Die Figuren sprechen ausnahmsweise mal kein dummes Zeug und nerven nicht durch kreuzdoofe Verhaltensweisen. Marie qualifiziert sich völlig problemlos für die Rolle der Heldin, denn sie handelt jederzeit nachvollziehbar (mag die hysterische Reaktion beim Telefonat mit der Polizei in der Tankstelle, nur weil die notwendigerweise nähere Auskünfte über Maries derzeitigen Aufenthaltsort einholen will, vielleicht im Nachhinein auf den einen oder anderen reichlich übertrieben wirken, für mich funktioniert die Szene) und nach bestem Wissen und Gewissen. (Daß es so etwas tatsächlich noch in Slashern gibt. Sieh mal einer an...) Schmerzhaftes Beißen in die Tischkante ist also nicht angesagt. Auch sonst kommt der Film ohne Ärgernisse in Form von augenausrupfwürdigen Klischees aus, wobei die „Falscher-Alarm“-Maisfeldsequenz gleich zu Beginn noch am überflüssigsten wäre.
Um keine Minute zu lang oder zu kurz (83 Minuten ohne Abspann, 20 Minuten für die Exposition) braucht „Haute Tension“ den Vergleich mit den besten Genrevertretern keineswegs zu scheuen. So interessant die langwierige Puzzlearbeit ist, so wünschenswert wäre selbstverständlich etwas mehr Achtsamkeit hinsichtlich des immer noch Fragen aufwerfenden Twists gewesen (wenn schon ein Twist, dann bitte keinen halbherzigen, der hinterher nur teilweise Sinn zu machen scheint - dafür gibt’s folgerichtig Punktabzüge, solange ich nicht vollständig von einer logischen Auflösung überzeugt bin), aber da habe ich schon wesentlich mieser Durchdachtes gesehen, und die an den Tag gelegte ICE-Geschwindigkeit der Inszenierung sowie die noch gar nicht von mir erwähnten erstklassigen darstellerischen Leistungen (allen voran von der lebendigen, an Ausdrucksfähigkeit nichts zu wünschen übrig lassenden Cécile „Marie“ de France, aber auch der auf abstoßende Scheusale abonnierte Philippe Nahon steht ihr in nichts nach - bei ihm reicht die bloße Präsenz, um zu einem der düstersten kompromißlosesten Schlächter der Filmgeschichte zählen zu dürfen) lassen einen leichter darüber hinwegsehen und machen diesen schonungslosen, extrem blutrünstigen, hammerharten Horrortrip ohne Wenn und Aber zu einem für Fans unverzichtbaren und unvergeßlichen Leckerbissen, der sich ohne Qualitätsverluste mehrfach (d.h. mindestens zweimal, aber gern auch noch häufiger) goutieren läßt.

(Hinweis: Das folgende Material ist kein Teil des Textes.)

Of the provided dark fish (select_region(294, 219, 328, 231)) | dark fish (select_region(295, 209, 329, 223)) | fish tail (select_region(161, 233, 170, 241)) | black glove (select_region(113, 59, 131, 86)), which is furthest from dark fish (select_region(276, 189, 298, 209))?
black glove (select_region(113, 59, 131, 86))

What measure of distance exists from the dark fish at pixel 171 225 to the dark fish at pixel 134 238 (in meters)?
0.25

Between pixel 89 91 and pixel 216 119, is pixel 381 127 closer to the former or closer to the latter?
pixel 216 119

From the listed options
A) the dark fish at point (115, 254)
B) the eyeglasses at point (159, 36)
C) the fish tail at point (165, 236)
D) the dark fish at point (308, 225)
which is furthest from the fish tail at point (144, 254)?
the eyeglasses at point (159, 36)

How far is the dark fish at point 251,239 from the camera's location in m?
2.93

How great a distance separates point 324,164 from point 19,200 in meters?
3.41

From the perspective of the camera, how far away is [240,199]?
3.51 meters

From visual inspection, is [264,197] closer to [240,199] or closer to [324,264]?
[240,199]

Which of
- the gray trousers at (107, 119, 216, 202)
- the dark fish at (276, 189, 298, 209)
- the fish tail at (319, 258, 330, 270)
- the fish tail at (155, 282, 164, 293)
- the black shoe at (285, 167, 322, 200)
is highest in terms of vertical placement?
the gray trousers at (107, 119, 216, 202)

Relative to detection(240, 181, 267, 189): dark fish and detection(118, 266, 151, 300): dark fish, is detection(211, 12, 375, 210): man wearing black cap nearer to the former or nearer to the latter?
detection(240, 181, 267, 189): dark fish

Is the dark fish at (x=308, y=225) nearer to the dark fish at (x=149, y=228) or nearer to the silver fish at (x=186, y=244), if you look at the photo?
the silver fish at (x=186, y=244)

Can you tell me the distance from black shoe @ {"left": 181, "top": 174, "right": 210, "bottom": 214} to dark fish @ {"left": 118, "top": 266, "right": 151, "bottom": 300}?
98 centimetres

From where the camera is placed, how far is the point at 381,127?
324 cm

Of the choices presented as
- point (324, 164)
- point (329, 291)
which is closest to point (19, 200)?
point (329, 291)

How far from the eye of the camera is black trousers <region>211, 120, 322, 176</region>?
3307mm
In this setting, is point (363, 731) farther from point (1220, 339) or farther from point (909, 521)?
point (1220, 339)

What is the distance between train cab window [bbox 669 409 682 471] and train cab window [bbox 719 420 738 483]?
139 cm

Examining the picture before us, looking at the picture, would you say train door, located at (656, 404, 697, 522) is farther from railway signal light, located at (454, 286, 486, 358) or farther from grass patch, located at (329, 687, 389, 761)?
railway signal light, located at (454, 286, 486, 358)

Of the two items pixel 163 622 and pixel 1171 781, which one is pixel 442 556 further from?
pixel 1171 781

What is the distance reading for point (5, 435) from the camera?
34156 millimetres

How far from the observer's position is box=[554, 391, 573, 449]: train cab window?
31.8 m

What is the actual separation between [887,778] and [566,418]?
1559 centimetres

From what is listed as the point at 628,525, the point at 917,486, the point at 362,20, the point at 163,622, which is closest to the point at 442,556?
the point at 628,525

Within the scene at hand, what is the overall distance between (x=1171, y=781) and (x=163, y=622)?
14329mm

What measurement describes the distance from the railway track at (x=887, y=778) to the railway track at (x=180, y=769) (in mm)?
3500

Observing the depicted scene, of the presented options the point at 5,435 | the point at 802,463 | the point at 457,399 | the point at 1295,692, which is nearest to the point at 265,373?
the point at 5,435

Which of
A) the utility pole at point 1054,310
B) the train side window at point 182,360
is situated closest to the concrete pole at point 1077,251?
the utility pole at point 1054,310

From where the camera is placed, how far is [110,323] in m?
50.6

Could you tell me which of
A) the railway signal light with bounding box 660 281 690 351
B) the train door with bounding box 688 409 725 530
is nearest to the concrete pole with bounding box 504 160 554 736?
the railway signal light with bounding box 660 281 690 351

Spontan von mir mit 7/10 bedacht (wegen oben ausführlich dargelegter Probleme), ist er inzwischen auf meiner Ofdb-Punkteskala auf bombenfeste 8/10 geklettert, womit er sich zu einem ernstzunehmenden Konkurrenten für meine persönlichen Slasher-Favoriten „Halloween“ und „Nightmare on Elm Street“ gemausert hätte. Vielleicht schließt er eines Tages gar noch zu ihnen auf 9/10 auf, dazu muß er allerdings noch etwas reifen. Zeug zum Klassiker hat er auf jeden Fall.